A Mostra reuniu gravuras, pinturas, fotografias e objetos dos séculos
XIX e XX de artistas negros ou relacionados com a cultura negra.
FRANZ WEISSMANN
ESCULTURAS
Período: 19 de março a 20 de maio de 2001.
Franz Weissmann é um criador radicalmente exemplar: é o mestre
na eliminação dos excessos e artifícios para atingir o
cerne, a última redução do concreto. Neste percurso não
há meias soluções e o ponto de tensão é o
ponto de fusão. Mesmo a questão controversa da cor, considerada
por alguns como elemento distinto sobreposto à escultura, é resolvida
cristalinamente na obra de Weissmann, quando esta a incorpora em relação
à forma.
Administração Dalva Lazaroni de Moraes
Período: 28/03/01 a 31/12/02
COLAGENS – INÊS ARANTES
Período: 13 a 18 de julho de 2001.
Na obra de Inês Arantes o ato de reunir elementos aparentemente díspares
sobre uma superfície reflete uma maneira de reorganizar seu mundo.

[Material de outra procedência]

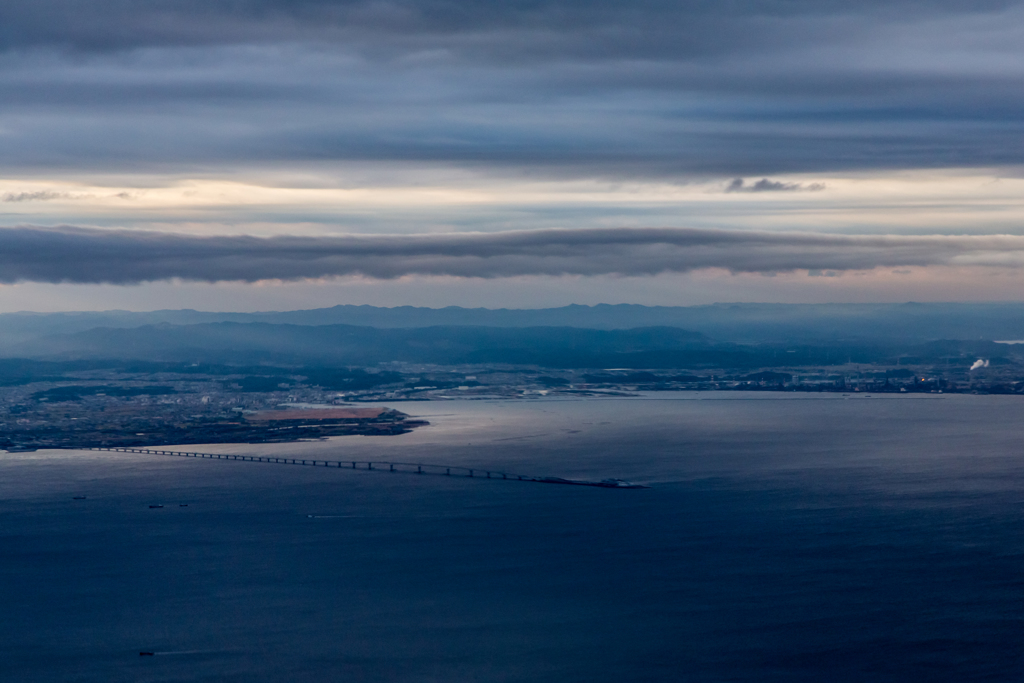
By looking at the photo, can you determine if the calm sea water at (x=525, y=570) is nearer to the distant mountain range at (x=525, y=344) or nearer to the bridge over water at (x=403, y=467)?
the bridge over water at (x=403, y=467)

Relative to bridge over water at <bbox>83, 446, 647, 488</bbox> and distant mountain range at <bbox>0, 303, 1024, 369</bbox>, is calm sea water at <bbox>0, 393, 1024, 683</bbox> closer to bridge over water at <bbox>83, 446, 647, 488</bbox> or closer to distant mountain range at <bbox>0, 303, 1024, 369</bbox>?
bridge over water at <bbox>83, 446, 647, 488</bbox>

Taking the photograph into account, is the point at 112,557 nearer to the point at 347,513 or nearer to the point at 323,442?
the point at 347,513

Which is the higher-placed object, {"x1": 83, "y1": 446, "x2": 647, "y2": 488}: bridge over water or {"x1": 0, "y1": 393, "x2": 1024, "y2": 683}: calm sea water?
{"x1": 83, "y1": 446, "x2": 647, "y2": 488}: bridge over water

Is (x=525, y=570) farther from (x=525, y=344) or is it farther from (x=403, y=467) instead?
(x=525, y=344)

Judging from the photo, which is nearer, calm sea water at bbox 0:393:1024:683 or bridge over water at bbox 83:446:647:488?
calm sea water at bbox 0:393:1024:683

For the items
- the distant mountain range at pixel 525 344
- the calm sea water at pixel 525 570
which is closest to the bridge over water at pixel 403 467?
the calm sea water at pixel 525 570

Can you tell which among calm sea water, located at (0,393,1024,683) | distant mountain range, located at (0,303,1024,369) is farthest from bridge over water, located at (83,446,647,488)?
distant mountain range, located at (0,303,1024,369)
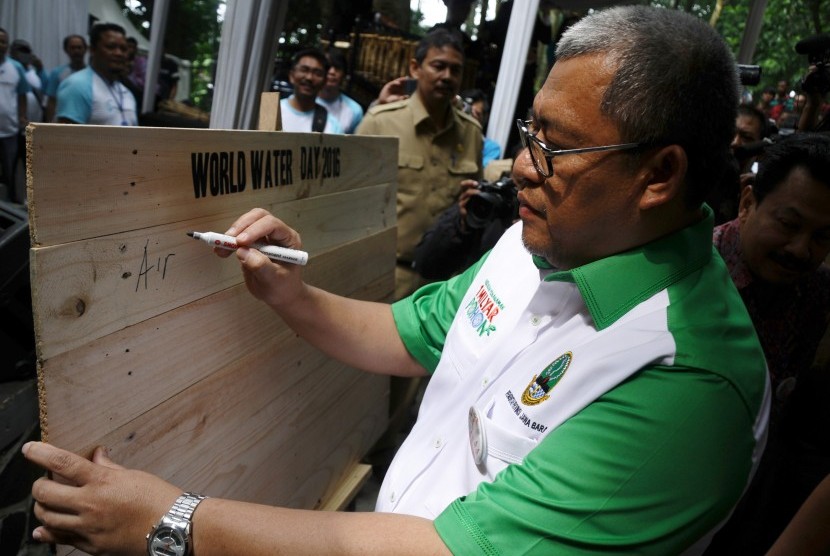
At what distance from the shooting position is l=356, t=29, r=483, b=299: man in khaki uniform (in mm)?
3295

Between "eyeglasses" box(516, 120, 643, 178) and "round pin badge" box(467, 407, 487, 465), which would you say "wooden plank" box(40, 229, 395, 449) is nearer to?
"round pin badge" box(467, 407, 487, 465)

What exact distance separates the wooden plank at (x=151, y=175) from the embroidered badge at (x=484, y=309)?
55 centimetres

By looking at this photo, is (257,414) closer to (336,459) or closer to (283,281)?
(283,281)

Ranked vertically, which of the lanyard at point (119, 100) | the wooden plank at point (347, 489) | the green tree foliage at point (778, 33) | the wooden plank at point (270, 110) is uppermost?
the green tree foliage at point (778, 33)

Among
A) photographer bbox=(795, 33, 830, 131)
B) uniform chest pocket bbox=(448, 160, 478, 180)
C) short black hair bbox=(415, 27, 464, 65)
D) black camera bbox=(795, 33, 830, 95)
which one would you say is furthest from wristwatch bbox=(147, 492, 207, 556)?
black camera bbox=(795, 33, 830, 95)

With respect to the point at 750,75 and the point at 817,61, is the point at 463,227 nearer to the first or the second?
the point at 750,75

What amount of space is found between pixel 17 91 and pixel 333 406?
609cm

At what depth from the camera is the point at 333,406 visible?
2.17 m

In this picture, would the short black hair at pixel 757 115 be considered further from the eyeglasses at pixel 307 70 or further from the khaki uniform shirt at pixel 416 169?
the eyeglasses at pixel 307 70

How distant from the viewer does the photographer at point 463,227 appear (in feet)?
9.48

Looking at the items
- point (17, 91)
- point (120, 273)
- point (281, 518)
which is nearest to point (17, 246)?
point (120, 273)

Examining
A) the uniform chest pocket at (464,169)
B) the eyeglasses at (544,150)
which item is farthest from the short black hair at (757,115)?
the eyeglasses at (544,150)

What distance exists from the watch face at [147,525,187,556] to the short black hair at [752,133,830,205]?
1.70 m

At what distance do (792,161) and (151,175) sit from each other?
63.9 inches
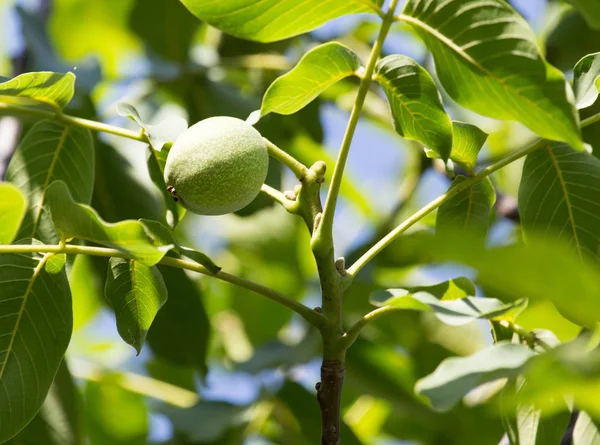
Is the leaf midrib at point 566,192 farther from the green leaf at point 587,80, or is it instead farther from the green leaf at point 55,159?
the green leaf at point 55,159

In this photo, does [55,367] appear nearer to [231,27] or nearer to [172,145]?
[172,145]

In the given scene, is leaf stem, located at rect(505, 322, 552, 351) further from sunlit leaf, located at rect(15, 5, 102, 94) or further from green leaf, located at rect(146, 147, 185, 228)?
sunlit leaf, located at rect(15, 5, 102, 94)

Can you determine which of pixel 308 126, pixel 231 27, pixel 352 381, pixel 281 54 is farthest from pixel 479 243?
pixel 281 54

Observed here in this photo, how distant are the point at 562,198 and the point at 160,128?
0.65 m

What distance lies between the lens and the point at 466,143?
131 cm

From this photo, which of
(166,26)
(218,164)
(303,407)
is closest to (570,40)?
(166,26)

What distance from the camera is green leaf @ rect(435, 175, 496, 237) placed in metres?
1.39

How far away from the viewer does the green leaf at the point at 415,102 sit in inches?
47.1

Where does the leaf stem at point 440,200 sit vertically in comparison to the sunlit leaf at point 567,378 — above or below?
below

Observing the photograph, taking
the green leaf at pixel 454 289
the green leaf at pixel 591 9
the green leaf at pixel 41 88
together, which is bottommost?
the green leaf at pixel 454 289

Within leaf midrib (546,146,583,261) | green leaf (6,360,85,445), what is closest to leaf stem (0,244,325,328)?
leaf midrib (546,146,583,261)

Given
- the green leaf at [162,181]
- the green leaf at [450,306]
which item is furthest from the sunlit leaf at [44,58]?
the green leaf at [450,306]

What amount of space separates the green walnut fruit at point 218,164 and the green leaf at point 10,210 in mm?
248

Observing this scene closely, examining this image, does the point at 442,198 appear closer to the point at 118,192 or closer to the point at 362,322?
the point at 362,322
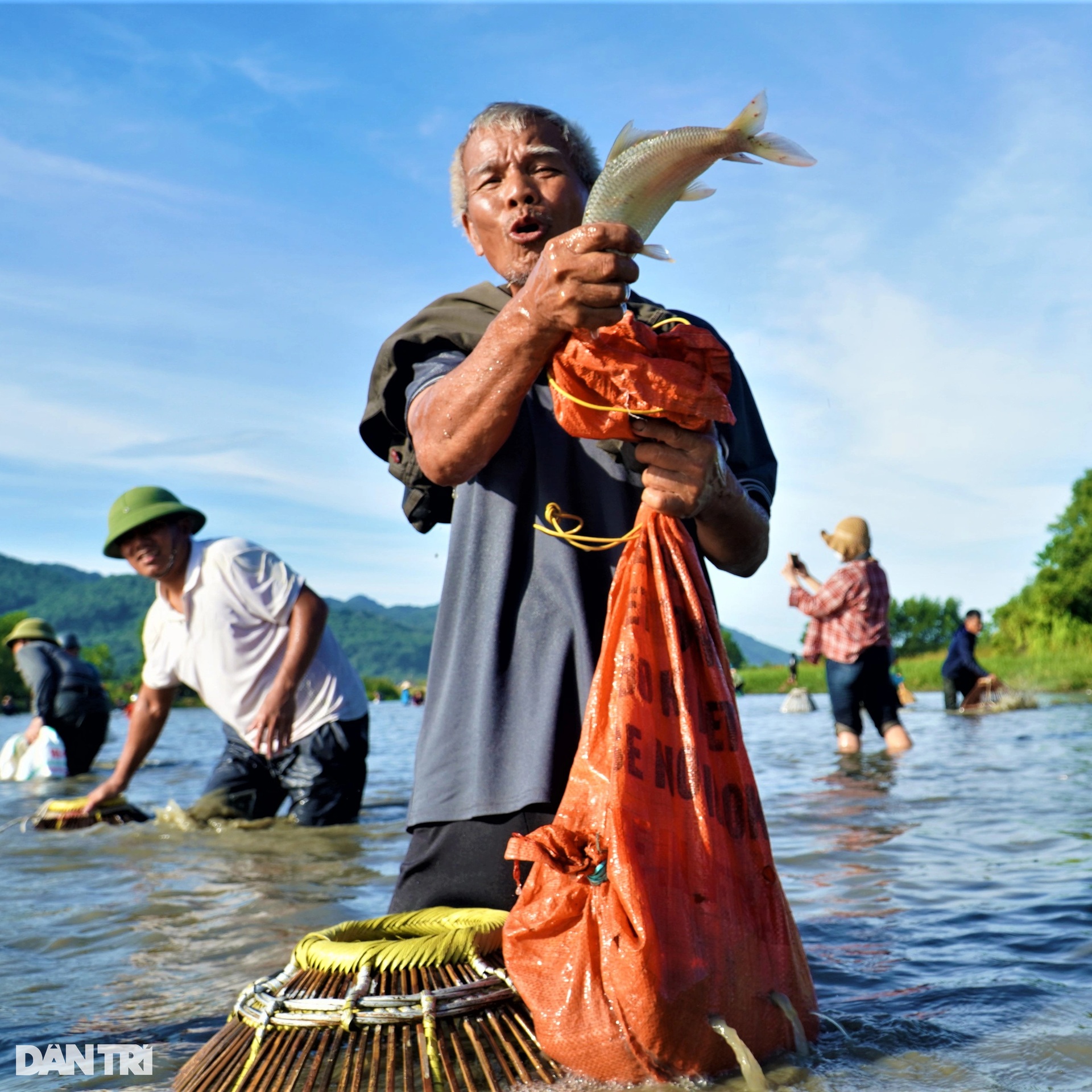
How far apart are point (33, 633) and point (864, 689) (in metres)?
9.65

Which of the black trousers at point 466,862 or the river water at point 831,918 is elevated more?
the black trousers at point 466,862

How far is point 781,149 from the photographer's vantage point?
78.2 inches

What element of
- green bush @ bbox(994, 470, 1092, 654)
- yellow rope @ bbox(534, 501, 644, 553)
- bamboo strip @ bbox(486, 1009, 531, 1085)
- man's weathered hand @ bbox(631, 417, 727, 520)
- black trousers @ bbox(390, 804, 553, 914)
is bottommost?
bamboo strip @ bbox(486, 1009, 531, 1085)

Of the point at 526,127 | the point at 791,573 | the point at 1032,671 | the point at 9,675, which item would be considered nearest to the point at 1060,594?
the point at 1032,671

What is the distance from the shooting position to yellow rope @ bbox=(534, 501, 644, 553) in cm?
222

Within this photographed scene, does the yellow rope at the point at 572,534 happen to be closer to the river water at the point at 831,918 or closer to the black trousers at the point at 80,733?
the river water at the point at 831,918

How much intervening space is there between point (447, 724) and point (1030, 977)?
2.08 meters

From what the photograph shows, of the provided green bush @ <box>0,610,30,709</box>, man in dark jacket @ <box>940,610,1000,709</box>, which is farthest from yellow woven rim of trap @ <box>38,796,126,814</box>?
green bush @ <box>0,610,30,709</box>

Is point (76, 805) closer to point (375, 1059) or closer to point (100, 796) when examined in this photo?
point (100, 796)

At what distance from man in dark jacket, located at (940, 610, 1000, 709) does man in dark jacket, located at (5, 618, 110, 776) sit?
1380cm

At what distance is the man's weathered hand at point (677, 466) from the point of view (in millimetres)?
1961

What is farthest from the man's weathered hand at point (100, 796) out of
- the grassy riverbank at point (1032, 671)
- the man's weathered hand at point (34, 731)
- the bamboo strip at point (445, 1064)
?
the grassy riverbank at point (1032, 671)

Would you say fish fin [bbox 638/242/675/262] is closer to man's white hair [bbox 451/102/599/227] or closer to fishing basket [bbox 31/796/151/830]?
man's white hair [bbox 451/102/599/227]

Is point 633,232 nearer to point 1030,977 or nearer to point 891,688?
point 1030,977
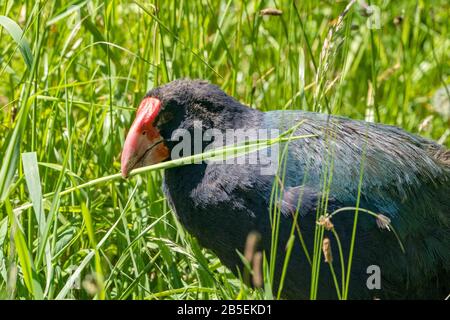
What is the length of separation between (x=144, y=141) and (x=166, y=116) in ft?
0.37

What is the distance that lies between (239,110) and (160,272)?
646mm

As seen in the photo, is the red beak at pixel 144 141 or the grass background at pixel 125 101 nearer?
the grass background at pixel 125 101

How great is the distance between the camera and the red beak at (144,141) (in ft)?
9.84

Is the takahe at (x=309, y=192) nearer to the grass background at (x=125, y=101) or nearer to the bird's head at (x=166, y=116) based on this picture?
the bird's head at (x=166, y=116)

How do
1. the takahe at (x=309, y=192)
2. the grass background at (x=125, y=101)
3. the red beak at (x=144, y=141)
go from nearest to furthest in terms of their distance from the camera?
the grass background at (x=125, y=101)
the takahe at (x=309, y=192)
the red beak at (x=144, y=141)

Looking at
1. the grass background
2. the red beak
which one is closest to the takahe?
the red beak

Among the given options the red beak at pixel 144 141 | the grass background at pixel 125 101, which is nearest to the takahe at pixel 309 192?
the red beak at pixel 144 141

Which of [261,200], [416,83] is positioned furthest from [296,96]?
[416,83]

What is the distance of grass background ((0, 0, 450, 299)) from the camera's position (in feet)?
9.02

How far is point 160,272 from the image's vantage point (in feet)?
10.6

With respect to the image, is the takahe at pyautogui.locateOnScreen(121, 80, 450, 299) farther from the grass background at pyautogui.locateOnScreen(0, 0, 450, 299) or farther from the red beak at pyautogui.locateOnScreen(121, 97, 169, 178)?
the grass background at pyautogui.locateOnScreen(0, 0, 450, 299)

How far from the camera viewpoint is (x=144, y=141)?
9.91 feet

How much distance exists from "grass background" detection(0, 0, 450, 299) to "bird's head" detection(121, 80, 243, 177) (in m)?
0.15

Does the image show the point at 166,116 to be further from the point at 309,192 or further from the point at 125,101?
the point at 125,101
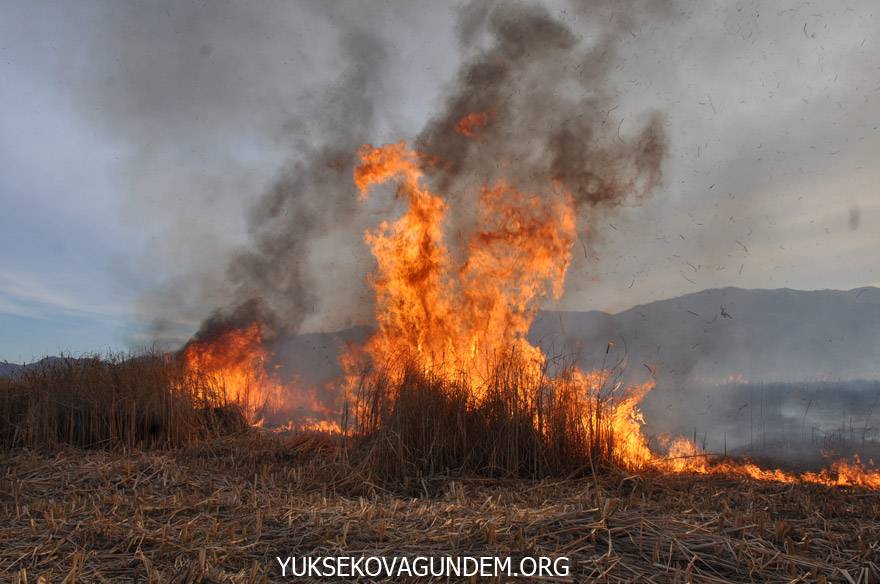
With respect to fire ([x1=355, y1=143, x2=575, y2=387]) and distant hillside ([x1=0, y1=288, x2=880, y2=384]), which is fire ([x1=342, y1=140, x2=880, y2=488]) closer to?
fire ([x1=355, y1=143, x2=575, y2=387])

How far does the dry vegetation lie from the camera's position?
10.9 feet

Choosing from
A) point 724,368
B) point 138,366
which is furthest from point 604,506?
point 724,368

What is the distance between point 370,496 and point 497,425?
1773 mm

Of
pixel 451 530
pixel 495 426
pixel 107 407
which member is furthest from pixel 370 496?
pixel 107 407

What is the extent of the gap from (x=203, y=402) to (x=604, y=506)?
30.2 ft

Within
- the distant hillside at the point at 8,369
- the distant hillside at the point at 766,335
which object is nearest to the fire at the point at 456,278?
the distant hillside at the point at 8,369

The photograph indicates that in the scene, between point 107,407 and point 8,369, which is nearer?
point 107,407

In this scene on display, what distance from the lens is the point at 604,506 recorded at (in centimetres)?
378

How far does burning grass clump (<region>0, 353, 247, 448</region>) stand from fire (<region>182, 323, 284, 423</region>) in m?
0.81

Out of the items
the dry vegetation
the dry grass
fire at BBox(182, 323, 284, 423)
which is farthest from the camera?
fire at BBox(182, 323, 284, 423)

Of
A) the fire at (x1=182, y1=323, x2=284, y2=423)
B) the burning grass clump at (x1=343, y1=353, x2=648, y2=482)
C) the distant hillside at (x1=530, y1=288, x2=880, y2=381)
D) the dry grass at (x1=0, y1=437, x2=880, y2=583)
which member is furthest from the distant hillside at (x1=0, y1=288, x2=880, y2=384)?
the dry grass at (x1=0, y1=437, x2=880, y2=583)

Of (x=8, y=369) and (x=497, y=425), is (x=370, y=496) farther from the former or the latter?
(x=8, y=369)

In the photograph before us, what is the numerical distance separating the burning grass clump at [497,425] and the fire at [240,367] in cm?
539

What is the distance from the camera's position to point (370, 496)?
6004 millimetres
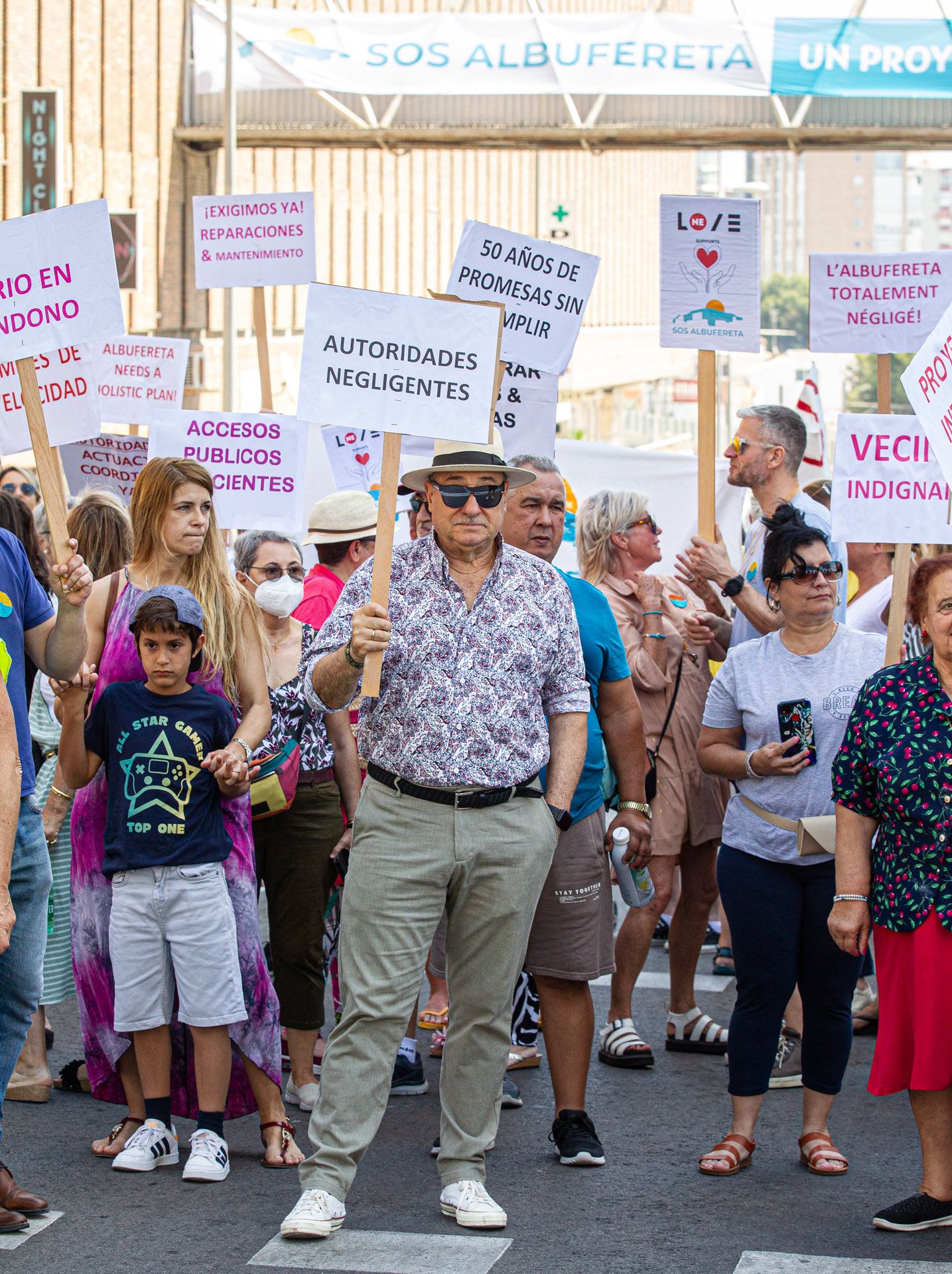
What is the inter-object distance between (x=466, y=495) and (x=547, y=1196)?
1938 mm

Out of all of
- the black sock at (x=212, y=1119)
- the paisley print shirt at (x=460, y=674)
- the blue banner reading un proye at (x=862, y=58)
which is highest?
the blue banner reading un proye at (x=862, y=58)

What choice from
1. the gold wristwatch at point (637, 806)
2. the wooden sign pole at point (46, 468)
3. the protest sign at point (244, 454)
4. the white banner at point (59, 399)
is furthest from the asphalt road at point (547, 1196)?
the protest sign at point (244, 454)

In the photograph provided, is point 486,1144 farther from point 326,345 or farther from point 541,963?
point 326,345

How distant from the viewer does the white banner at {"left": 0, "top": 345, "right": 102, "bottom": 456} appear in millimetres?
6328

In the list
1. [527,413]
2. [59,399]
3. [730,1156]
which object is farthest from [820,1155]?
[59,399]

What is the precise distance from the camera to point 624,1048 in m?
6.32

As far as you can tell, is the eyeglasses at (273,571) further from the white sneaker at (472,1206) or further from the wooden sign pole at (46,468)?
the white sneaker at (472,1206)

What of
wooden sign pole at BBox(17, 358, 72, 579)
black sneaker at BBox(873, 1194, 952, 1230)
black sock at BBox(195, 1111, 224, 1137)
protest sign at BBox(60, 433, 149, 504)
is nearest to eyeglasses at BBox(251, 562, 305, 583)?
wooden sign pole at BBox(17, 358, 72, 579)

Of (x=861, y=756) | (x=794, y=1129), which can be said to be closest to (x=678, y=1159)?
(x=794, y=1129)

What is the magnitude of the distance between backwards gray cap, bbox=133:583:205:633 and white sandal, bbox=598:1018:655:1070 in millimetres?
2321

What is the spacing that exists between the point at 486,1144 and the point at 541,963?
65cm

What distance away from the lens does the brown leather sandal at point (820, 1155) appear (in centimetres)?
512

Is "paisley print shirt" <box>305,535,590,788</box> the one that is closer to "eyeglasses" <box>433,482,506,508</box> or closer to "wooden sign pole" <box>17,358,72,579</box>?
"eyeglasses" <box>433,482,506,508</box>

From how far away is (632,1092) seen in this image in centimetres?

Nesta
exposição estiveram reunidas colagens selecionadas pela artista,
que constituem um fragmento de seu trabalho.
ARPAD SZENES + VIEIRA DA SILVA - PERÍODO BRASILEIRO
PINTURAS
Período: 30 de julho a 30 de setembro de 2001.
A exposição Arpad Szenes + Vieira da Silva, período brasileiro
reuniu 99 trabalhos, entre pinturas e desenhos, produzidos pelos dois artistas
durante o período compreendido entre 1940 e 1947, quando estiveram exilados
no Brasil fugindo à perseguição nazista. Comprometidos
com a vanguarda de seu tempo, os dois artistas participavam ativamente do debate
sobre o alcance da arte abstrata junto ao público e, consequentemente,
sobre o papel social da arte naquele momento em que a Europa vivia uma grave
crise.
DEVOÇÃO E ESQUECIMENTO - PRESENÇA DO BARROCO NA BAIXADA
FLUMINENSE
ESCULTURAS
Período: 19 de novembro a 16 de dezembro de 2001.
A colonização das terras do recôncavo da Baía de
Guanabara foi contada através da história e da arte das devoções
que povoaram pioneiramente a região da Baixada Fluminense. Este acervo
é um testemunho valioso da formação do nosso imaginário
popular e do início do Brasil como um país culturalmente religioso.